Seven thousand vessels and 90 percent of the country’s iron ore move through these locks every year.
“Replacing and modernizing the locks will not only create good jobs doing that, it’s going to strengthen our supply chains and get goods moving faster and reduce cost,” Biden said.
The Great Lakes, spread across the United States and Canada, connect eight U.S. states. They provide more drinking water than any set of lakes in the world, benefitting more than 40 million people. They support more than 1,300,000 jobs in manufacturing, tourism, transportation, warehousing, farming, and fishing. And they are essential route to shipping goods made in the Midwest region.
Home to countless natural and cultural resources, generations of families have depended on the Lakes for boating, fishing and hunting.

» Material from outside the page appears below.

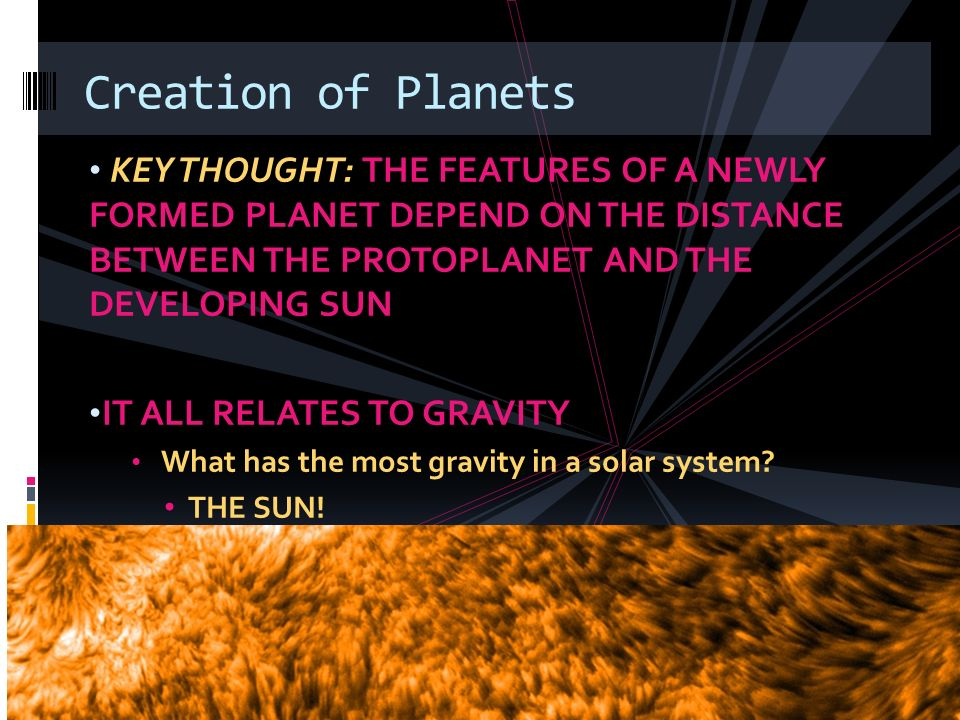Creation of Planets KEY THOUGHT: THE FEATURES OF A NEWLY FORMED PLANET DEPEND ON THE DISTANCE BETWEEN THE PROTOPLANET AND THE DEVELOPING SUN.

In 1987, an independent commission identified 43 places called “areas of concern” along the Great Lakes. They are areas where pollution from industry, runoff from agriculture, and poor wastewater treatment put the Great Lakes and everyone who depends on them at risk.
Twenty-six of these areas are in the U.S. side of the border.
Environmental Protection Agency Administrator Michael Regan said that the billion-dollar investment will help clean up 23 of these areas by 2030.